Executor integration

Extend WoolExecutor with provisioner and heartbeat_interval_seconds ctor args. Invoke the provisioner from ensure_workflow on a fresh claim and surface CapacityException as a terminal FAILED job with a retryable error string. Spawn a heartbeat sidecar task that bumps updated_at while the workflow body runs and cancel it in finally before the terminal release so the next tick cannot observe an active record while status is flipping. Raise DEFAULT_WORKFLOW_DURATION_CAP_SECONDS from 1200 to 4 h and widen _NO_WORKERS_RETRY_ATTEMPTS from 5 to 60 (~60 s window) for Fargate cold-start. Drop the LambdaExecutor mention from the JobExecutor ABC docstring.

API lifespan wiring

Add env vars to src/cfdb/api/__init__.py: AWS_ENDPOINT_URL, AWS_REGION, WORKFLOW_S3_BUCKET / PREFIX, ECS_CLUSTER, ECS_WORKER_TASK_DEFINITION, ECS_WORKER_SUBNETS, ECS_WORKER_SECURITY_GROUPS, ECS_WORKER_ASSIGN_PUBLIC_IP, WORKFLOW_DURATION_CAP_SECONDS. Have the lifespan pick S3Cache over LocalFsCache when WORKFLOW_S3_BUCKET is set and build an EcsProvisioner when ECS env config is present (helper _maybe_build_provisioner). Leave the bare PoC profile unchanged: with none of the new env set, the API continues to use the local filesystem cache plus the in-process WorkerPool.

## Short task A
Return every line of the listing that contains the word "closest".

## Data records
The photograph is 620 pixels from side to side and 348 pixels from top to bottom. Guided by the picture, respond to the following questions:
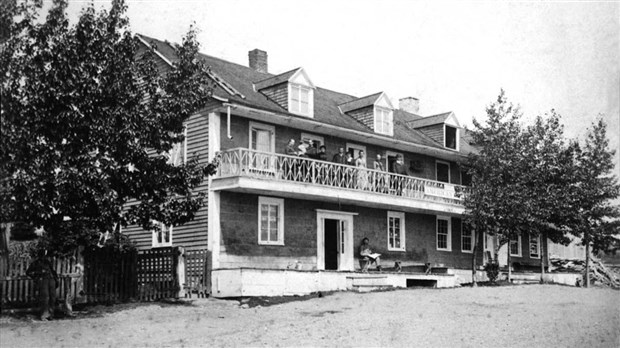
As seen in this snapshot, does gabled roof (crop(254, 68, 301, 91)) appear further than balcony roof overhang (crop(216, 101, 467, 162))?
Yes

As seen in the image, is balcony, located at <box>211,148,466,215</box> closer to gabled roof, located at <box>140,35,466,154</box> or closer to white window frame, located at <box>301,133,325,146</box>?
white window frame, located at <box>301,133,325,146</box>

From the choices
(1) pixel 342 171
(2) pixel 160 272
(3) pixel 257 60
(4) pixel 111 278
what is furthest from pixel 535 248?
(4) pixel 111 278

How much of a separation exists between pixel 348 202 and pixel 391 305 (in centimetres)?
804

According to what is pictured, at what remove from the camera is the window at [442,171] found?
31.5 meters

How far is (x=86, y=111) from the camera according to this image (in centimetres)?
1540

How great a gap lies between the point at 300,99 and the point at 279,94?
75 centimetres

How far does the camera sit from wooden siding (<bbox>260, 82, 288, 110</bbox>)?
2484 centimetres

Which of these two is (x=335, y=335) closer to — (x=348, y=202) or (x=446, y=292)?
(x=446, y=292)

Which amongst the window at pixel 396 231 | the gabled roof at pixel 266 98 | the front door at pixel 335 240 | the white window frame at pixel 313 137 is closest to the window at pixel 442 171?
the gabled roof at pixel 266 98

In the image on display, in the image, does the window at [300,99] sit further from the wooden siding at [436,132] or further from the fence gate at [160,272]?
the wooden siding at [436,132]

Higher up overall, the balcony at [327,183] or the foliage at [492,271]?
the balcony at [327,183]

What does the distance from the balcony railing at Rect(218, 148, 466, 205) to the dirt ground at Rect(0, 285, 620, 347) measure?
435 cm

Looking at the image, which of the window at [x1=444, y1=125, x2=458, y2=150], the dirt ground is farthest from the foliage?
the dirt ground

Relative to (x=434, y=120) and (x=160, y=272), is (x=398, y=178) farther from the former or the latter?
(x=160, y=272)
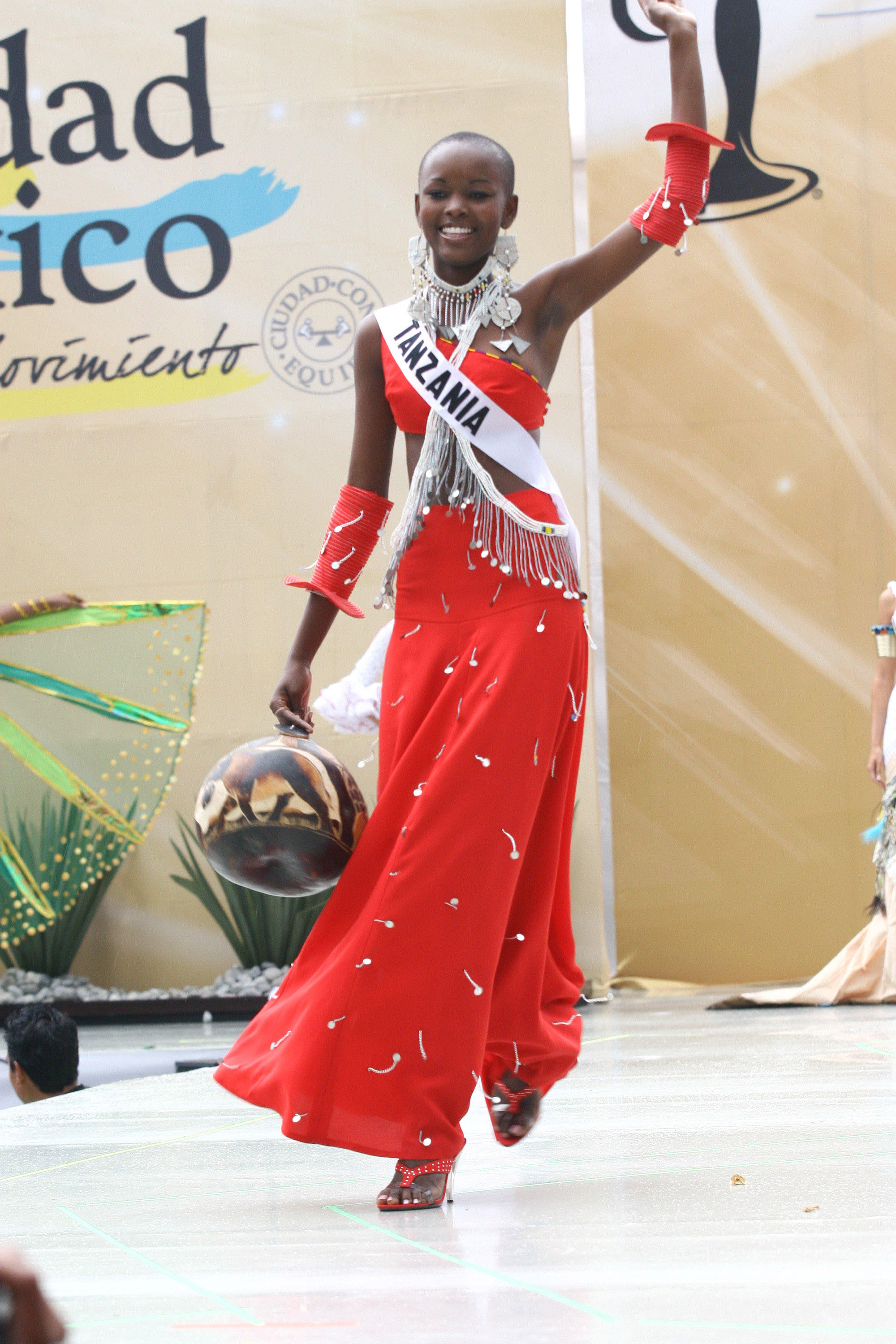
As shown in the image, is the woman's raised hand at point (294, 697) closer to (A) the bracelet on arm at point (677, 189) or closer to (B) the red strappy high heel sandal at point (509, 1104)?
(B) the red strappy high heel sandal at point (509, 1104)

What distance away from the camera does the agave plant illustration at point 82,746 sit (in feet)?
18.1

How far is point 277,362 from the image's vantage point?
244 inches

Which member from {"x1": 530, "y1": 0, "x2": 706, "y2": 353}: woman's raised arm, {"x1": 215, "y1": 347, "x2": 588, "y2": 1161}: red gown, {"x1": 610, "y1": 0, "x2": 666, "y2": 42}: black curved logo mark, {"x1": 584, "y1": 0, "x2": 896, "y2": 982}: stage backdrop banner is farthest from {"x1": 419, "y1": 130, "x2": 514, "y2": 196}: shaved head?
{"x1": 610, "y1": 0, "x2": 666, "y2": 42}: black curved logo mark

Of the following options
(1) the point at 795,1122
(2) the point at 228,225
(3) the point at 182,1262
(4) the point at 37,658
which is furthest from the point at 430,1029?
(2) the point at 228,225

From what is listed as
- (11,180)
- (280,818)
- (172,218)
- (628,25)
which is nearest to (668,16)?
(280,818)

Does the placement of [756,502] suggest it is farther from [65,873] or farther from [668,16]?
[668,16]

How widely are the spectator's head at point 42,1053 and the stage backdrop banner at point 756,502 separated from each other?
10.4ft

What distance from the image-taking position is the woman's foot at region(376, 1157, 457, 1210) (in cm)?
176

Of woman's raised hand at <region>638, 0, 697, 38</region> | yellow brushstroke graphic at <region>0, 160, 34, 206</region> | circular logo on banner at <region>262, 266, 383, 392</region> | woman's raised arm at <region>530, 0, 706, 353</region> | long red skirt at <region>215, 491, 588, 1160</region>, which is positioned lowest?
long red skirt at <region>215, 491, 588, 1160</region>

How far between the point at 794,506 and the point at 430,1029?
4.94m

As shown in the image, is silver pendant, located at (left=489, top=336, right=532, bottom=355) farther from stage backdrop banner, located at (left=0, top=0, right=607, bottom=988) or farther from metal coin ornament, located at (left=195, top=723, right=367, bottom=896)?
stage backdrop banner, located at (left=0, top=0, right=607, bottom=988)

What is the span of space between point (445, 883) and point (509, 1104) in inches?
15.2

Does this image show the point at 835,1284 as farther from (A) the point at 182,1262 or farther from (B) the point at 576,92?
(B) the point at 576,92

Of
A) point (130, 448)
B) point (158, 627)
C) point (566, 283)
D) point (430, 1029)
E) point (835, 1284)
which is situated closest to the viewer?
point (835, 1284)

## Short task B
From the notes on executor integration and API lifespan wiring, set down the part starting with "Extend WoolExecutor with" and going on through "JobExecutor ABC docstring.", word for word.

## Task solution A
Which amongst the window at pixel 396 231 | the gabled roof at pixel 266 98 | the front door at pixel 335 240 | the white window frame at pixel 313 137 is closest to the window at pixel 442 171?
which is situated closest to the viewer?

## Task solution B
Extend WoolExecutor with provisioner and heartbeat_interval_seconds ctor args. Invoke the provisioner from ensure_workflow on a fresh claim and surface CapacityException as a terminal FAILED job with a retryable error string. Spawn a heartbeat sidecar task that bumps updated_at while the workflow body runs and cancel it in finally before the terminal release so the next tick cannot observe an active record while status is flipping. Raise DEFAULT_WORKFLOW_DURATION_CAP_SECONDS from 1200 to 4 h and widen _NO_WORKERS_RETRY_ATTEMPTS from 5 to 60 (~60 s window) for Fargate cold-start. Drop the LambdaExecutor mention from the JobExecutor ABC docstring.